Dans cette première vidéo, Joëlle Bordet revient sur l’importance du processus démocratique pour les jeunes des quartiers populaires notamment le niveau local où ils sont fortement impliqués.

La nécessaire articulation entre histoire et mémoire, pour construire son identité

Dans l’histoire récente de l’immigration en France, nous sommes dans une période charnière. « Nous sommes dans une période où les gens qui ont émigré sont en train de décéder et que du coup il y a une vraie question sur le rapport entre histoire et mémoire ». Joëlle Bordet pointe également un réel déni de la France à assumer pleinement son histoire colonial.

L’identification à la nation des enfants d’immigrés est en effet très compliquée. Nés en France, ils sont malgré tout souvent ramené à leur origine ethnique « il y a un rapport très complexe entre ces jeunes et la nation parce qu’ils ont beaucoup à faire à des situations d’humiliation dans un rapport au faciès ». Ces humiliations empêchent ces jeunes de pleinement s’identifier à leur pays de naissance et entraînent un fort sentiment de défiance par rapport à la nation.

 

Dans cette vidéo Joëlle Bordet revient sur les raisons de ces problématiques d’appartenance à la nation et nous encourage à apprendre à les écouter pour prendre en compte leurs revendications.

 

Peut-on parler de séparatisme dans les quartiers populaires ?

C’est une question qui est beaucoup revenue dans le « débat public » dernièrement. Les jeunes issus de l’immigration (en particulier les musulmans) et des quartiers populaires auraient des comportements et des paroles factieuses voir séparatiste.

Hérésie selon Joëlle Bordet : « La notion de séparatisme ne me dit rien du tout. Je n’ai jamais vu de jeunes de quartiers populaires revendiquer une autonomie territoriale, jamais. Ce qui veulent c’est être inclus dans la France » .

 

 

Les effets de la crise sanitaire dans les quartiers populaires

Le Covid a eu impact très fort sur les jeunes de quartiers populaires.
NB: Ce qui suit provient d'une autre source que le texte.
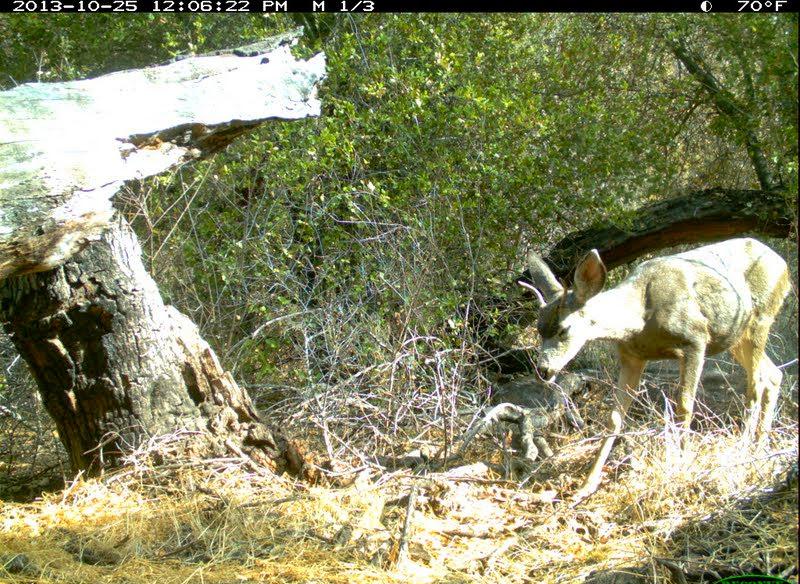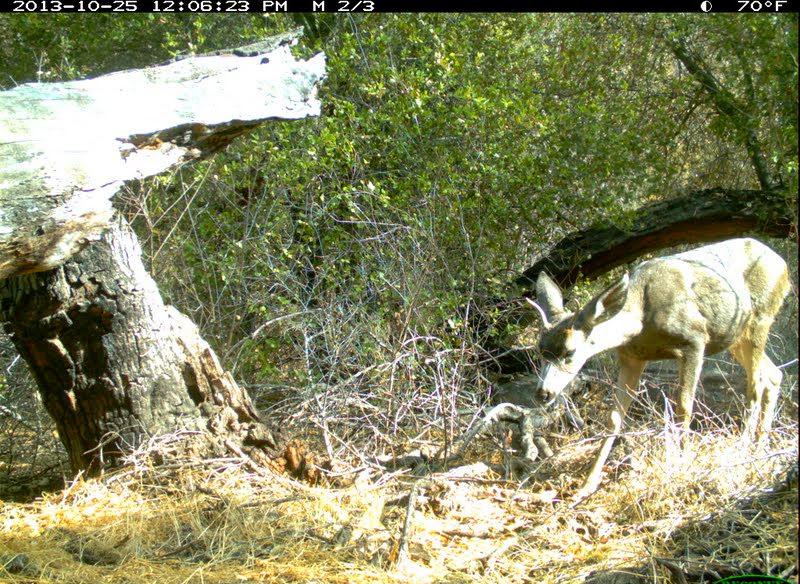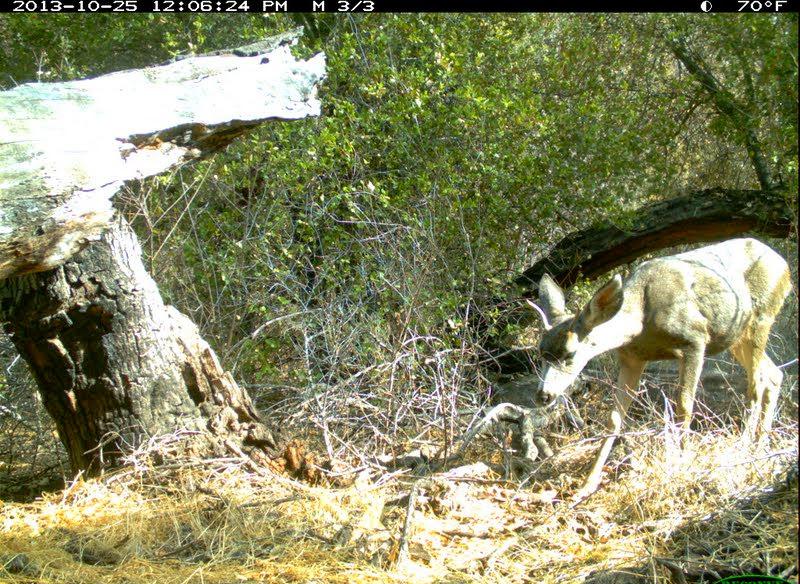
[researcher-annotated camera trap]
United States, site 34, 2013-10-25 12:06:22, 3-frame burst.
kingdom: Animalia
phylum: Chordata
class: Mammalia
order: Artiodactyla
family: Cervidae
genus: Odocoileus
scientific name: Odocoileus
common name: deer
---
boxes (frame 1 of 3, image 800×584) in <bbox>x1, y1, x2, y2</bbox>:
deer: <bbox>517, 237, 791, 505</bbox>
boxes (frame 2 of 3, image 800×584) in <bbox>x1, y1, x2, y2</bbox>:
deer: <bbox>524, 237, 791, 508</bbox>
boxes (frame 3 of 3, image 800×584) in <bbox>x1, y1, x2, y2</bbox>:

Les différents confinements ont contraint les jeunes à rester à la maison avec toutes leurs familles. C’est très vite devenu insupportable pour eux car les conditions de logements pour la plupart sont à la limite de l’acceptable. « Pour s’échapper beaucoup sont devenus livreurs, l’un des seuls métiers faisables et qui permettait de continuer à sortir pendant les confinements {…} Cela leur permettait aussi de participer aux dépenses de la maison. » En effet, face aux difficultés communes partagées par les habitants, les processus de solidarité n’ont paradoxalement jamais été aussi fort.

 

Joëlle Bordet avec ses collègues du réseau international jeunes, inégalités sociales et périphéries, ont interrogé 43 professionnels sur 6 ville à propos des conséquences du confinement. Elle nous présente ici leur résultat.

Un monde d’incertitudes qui renforcent les fragilités

Cette crise sanitaire a fait tomber de nombreux travailleurs actifs dans la précarité. Joëlle Bordet déplore ici la mise en concurrence des différentes jeunesse : « Ce que je crains le plus, c’est comment effectivement on finit toujours par être concurrent voir ennemi de l’autre ».

Elle pointe également l’incohérence des orientations scolaires qui demandent aux jeunes de plus en plus tôt de faire des choix qui déterminent la suite de leurs études dans un monde rempli d’incertitudes.